▸ Passage to read
- Opening Delimiter -

From eed1ef884ae6121f0aac62ca845665aad11cf398 Mon Sep 17 00:00:00 2001
From: Frank Austin Nothaft <fnothaft@alumni.stanford.edu>
Date: Fri, 22 Jul 2016 20:07:07 +0000
Subject: [PATCH 16/16] Adding quinine QC functions, and quinine_pipelines
 (resolves #380)

* Adds the quinine tool (https://github.com/bigdatagenomics/quinine) along with
  helper functions for running QC on targeted sequencing panels, RNA-seq data,
  and for estimating sample contamination.
* Instantiates these as command line tools in
  `toil_scripts.quinine_pipelines.metrics`.
---
 .../quinine_pipelines/__init__.py             |   0
 .../quinine_pipelines/adam_helpers.py         |  57 ++++
 src/toil_scripts/quinine_pipelines/metrics.py | 252 ++++++++++++++++++
 src/toil_scripts/tools/qc.py                  | 167 ++++++++++++
 4 files changed, 476 insertions(+)

- Closing Delimiter -

▸ Excerpted records
- Opening Delimiter -

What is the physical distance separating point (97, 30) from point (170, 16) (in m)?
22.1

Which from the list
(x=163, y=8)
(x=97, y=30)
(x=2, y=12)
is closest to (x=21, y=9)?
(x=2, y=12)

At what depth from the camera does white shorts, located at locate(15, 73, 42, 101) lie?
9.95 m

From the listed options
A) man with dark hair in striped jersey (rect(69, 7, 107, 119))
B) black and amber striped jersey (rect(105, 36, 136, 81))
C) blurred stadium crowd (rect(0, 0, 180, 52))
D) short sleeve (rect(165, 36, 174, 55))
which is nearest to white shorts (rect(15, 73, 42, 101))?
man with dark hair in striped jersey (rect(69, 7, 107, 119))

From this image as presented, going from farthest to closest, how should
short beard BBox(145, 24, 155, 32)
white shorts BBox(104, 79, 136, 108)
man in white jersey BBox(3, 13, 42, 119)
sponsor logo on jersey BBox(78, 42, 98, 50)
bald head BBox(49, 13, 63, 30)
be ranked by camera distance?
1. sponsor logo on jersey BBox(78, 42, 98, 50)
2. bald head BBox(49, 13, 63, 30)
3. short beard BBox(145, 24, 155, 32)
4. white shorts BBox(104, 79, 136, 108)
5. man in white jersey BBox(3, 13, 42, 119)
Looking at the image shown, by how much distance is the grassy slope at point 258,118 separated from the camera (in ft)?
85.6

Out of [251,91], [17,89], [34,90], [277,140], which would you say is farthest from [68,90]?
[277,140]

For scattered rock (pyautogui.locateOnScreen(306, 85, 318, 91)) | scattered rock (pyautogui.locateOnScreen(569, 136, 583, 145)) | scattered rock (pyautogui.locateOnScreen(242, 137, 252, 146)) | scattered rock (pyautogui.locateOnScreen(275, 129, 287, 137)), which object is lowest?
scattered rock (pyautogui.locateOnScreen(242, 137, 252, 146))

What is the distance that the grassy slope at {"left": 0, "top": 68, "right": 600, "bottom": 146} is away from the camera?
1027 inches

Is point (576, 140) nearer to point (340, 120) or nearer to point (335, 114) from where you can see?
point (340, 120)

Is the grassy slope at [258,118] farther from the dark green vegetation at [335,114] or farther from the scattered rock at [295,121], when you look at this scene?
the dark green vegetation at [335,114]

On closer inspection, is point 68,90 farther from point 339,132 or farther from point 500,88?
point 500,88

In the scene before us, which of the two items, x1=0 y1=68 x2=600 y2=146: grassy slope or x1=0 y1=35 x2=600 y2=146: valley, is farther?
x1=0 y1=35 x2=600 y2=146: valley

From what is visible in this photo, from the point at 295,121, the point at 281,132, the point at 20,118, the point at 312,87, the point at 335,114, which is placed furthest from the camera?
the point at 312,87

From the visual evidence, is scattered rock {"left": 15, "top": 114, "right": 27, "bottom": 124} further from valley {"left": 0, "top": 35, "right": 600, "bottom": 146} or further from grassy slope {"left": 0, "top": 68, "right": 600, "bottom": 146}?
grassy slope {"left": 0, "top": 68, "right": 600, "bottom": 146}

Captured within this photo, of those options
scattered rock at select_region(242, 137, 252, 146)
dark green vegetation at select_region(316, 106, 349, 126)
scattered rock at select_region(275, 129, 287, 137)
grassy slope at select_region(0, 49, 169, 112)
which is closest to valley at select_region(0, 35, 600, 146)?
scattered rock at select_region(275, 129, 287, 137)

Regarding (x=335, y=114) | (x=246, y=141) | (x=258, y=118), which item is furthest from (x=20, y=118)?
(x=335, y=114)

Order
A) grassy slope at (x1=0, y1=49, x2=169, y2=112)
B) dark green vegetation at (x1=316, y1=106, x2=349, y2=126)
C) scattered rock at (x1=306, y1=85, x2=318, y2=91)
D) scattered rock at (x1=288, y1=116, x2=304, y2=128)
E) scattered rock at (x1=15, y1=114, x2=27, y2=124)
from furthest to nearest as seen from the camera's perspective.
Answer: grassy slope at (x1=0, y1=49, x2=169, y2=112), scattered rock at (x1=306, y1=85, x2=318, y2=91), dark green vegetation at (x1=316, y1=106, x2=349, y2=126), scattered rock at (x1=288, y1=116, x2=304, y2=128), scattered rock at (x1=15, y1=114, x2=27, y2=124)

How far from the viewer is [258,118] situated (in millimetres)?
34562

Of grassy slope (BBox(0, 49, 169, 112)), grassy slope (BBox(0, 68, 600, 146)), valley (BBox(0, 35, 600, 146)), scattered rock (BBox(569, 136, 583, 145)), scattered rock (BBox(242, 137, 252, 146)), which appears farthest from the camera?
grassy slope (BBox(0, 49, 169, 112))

- Closing Delimiter -
- Opening Delimiter -

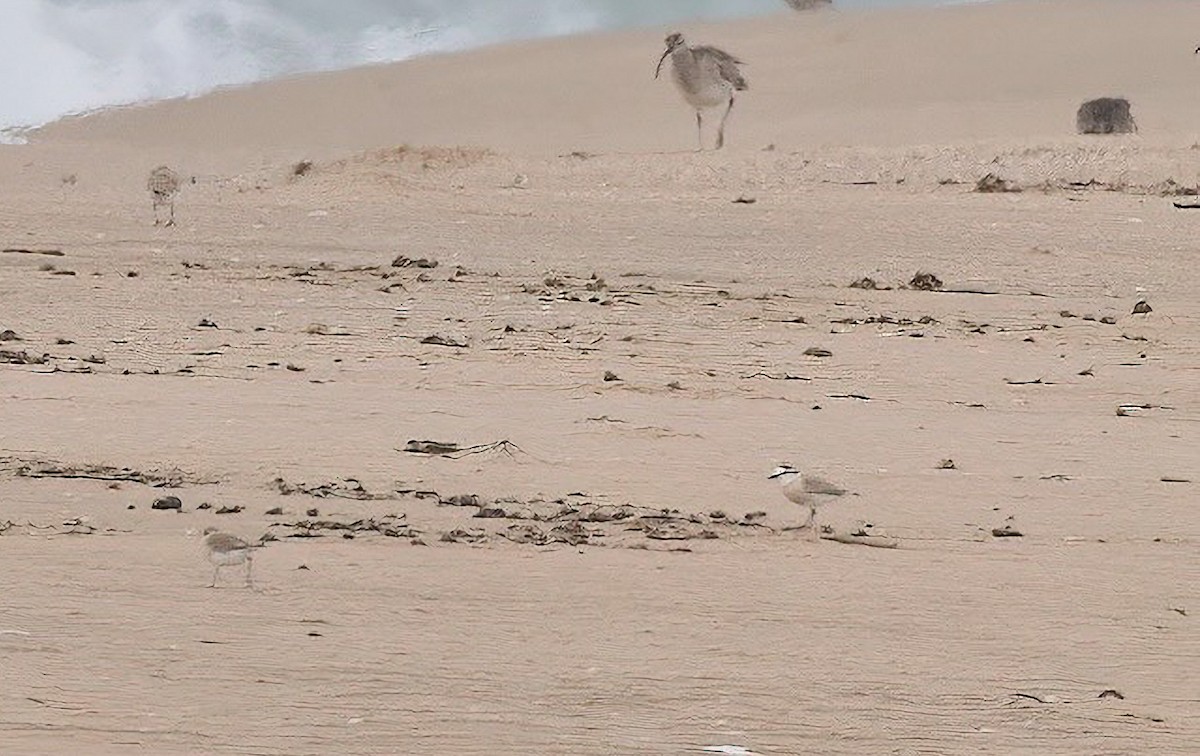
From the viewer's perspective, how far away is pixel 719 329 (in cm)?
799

- Closing Delimiter -

▸ Check your understanding
1. Translate this sentence from the quinine patch into Spanish: "Adds the quinine tool (https://github.com/bigdatagenomics/quinine) along with helper functions for running QC on targeted sequencing panels, RNA-seq data, and for estimating sample contamination."
2. Answer these questions from the quinine patch, one line each:
(a) On what date was it sent?
(b) Which issue number does it resolve?
(c) How many insertions does it make in total?
3. Extend the quinine patch past its last line, "4 files changed, 476 insertions(+)".
The data comes from a different source than the quinine patch.

▸ Answer section
1. Añade la herramienta quinine (https://github.com/bigdatagenomics/quinine) junto con funciones auxiliares para ejecutar el control de calidad en paneles de secuenciación dirigida y en datos de RNA-seq, y para estimar la contaminación de las muestras.

2.
(a) Friday, July 22, 2016
(b) #380
(c) 476

3.
 create mode 100644 src/toil_scripts/quinine_pipelines/__init__.py
 create mode 100644 src/toil_scripts/quinine_pipelines/adam_helpers.py
 create mode 100644 src/toil_scripts/quinine_pipelines/metrics.py

diff --git a/src/toil_scripts/quinine_pipelines/__init__.py b/src/toil_scripts/quinine_pipelines/__init__.py
new file mode 100644
index 00000000..e69de29b
diff --git a/src/toil_scripts/quinine_pipelines/adam_helpers.py b/src/toil_scripts/quinine_pipelines/adam_helpers.py
new file mode 100644
index 00000000..5602d290
--- /dev/null
+++ b/src/toil_scripts/quinine_pipelines/adam_helpers.py
@@ -0,0 +1,57 @@
+from subprocess import check_call
+
+from toil_scripts.adam_pipeline.adam_preprocessing import call_adam
+
+def __call_adam_native(cmd, memory, native_path):
+    '''
+    Calls ADAM running in Spark local mode, where ADAM is not in a docker container.
+
+    :param list<str> cmd: ADAM command line arguments
+    :param int memory: Amount of memory in GB to allocate.
+    :param str native_path: String path to the ADAM install directory.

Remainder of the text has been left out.